The means of the total interaction, dispersive and polar energies of LMH–LMH and TBS–LMH (see further details in the SI (Figures S1a,d)) are similar with their corresponding differences of −0.025, −0.01, and −0.014 kcal/atom (−0.105, −0.042, and −0.059 kJ/atom), respectively, and small in comparison to TBS–TBS and LMH–TBS interactions. This, together with the corresponding standard deviations being also small and similar, demonstrates the consistent trend for all three searches (molecule–molecule, surface–molecule, and surface–surface).
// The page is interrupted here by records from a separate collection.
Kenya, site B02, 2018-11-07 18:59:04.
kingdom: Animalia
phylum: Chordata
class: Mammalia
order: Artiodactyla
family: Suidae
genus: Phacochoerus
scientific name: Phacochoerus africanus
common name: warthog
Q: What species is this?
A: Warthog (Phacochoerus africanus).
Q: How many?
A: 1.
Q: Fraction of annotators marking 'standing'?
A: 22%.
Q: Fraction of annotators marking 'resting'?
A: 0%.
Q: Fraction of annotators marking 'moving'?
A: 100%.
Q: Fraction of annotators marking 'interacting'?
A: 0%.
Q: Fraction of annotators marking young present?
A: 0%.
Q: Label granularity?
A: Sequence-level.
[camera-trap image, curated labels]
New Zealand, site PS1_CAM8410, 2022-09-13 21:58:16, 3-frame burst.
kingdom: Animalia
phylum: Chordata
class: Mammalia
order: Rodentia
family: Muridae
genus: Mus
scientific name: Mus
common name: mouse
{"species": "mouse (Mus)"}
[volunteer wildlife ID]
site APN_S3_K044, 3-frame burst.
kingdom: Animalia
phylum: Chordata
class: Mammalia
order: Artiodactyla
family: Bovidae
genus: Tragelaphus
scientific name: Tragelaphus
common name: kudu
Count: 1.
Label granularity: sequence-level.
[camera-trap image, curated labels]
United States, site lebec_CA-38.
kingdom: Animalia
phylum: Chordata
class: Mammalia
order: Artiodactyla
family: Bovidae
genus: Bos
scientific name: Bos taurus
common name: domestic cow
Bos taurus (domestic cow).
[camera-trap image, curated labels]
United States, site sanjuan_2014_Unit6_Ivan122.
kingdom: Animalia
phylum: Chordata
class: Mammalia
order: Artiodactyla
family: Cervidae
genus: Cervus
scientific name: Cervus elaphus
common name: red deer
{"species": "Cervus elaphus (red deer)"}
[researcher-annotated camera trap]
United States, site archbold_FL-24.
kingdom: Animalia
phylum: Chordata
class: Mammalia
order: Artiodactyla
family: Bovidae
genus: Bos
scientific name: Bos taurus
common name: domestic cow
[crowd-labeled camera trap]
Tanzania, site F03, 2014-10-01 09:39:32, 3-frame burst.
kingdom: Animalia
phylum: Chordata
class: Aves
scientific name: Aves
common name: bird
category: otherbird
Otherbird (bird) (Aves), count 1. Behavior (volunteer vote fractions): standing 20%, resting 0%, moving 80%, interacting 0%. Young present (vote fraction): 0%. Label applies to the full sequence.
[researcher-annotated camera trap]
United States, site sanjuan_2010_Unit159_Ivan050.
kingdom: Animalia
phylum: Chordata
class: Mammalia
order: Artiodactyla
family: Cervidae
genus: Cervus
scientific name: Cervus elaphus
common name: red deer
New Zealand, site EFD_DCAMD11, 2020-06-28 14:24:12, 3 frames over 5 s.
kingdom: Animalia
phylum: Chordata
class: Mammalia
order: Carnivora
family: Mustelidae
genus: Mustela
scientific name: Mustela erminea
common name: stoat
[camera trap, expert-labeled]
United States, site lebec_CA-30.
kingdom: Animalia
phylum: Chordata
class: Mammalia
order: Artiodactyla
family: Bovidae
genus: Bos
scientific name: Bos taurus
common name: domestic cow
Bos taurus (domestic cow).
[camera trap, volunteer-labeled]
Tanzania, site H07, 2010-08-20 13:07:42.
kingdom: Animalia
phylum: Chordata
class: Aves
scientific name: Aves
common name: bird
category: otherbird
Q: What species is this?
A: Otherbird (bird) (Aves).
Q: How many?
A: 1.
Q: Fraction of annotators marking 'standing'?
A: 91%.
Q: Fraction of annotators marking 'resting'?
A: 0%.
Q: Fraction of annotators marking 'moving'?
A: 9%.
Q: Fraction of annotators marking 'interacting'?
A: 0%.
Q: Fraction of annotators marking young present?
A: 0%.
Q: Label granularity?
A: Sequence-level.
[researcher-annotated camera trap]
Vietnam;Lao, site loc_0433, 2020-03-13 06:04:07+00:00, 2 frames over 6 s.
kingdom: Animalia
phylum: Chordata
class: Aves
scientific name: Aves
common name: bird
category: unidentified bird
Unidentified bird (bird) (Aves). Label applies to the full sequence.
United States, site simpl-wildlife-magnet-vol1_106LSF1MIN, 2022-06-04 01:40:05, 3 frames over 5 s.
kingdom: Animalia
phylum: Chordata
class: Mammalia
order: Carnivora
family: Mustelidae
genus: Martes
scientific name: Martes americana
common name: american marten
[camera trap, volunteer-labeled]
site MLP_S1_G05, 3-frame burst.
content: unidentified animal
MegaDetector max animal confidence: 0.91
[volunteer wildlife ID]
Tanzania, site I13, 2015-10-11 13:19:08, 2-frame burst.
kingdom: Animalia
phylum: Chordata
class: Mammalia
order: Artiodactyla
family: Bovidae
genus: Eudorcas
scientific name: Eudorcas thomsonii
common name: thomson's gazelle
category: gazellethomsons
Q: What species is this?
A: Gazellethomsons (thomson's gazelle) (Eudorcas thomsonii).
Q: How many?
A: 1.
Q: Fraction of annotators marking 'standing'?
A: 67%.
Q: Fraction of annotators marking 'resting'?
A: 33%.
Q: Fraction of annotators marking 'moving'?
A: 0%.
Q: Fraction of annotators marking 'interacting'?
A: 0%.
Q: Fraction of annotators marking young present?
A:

It also indicates that the interactions of LMH–LMH, TBS–LMH, and LMH–TBS are weaker than TBS–TBS. However, for the interactions of TBS–TBS and LMH–TBS (further details in the SI (Figure S1c,b)), these contributions are dominated by the polar energy which becomes the dominant contribution to the total interaction energy, particularly for TBS–TBS. Further splitting the polar energy into the hydrogen bonding and electrostatic contributions (Figure S2) shows that the dispersive and hydrogen bonding energies dominate the total energies for the interaction between LMH–LMH (Figure S2a). For the LMH–TBS interactions (Figure S2b), the hydrogen bonding and electrostatic interactions have a similar effect on the total energies. The electrostatic contributions play a more important role than the hydrogen bonding to the total energies (Figure S2b,c), particularly for the interactions between TBS–TBS (Figure S2c).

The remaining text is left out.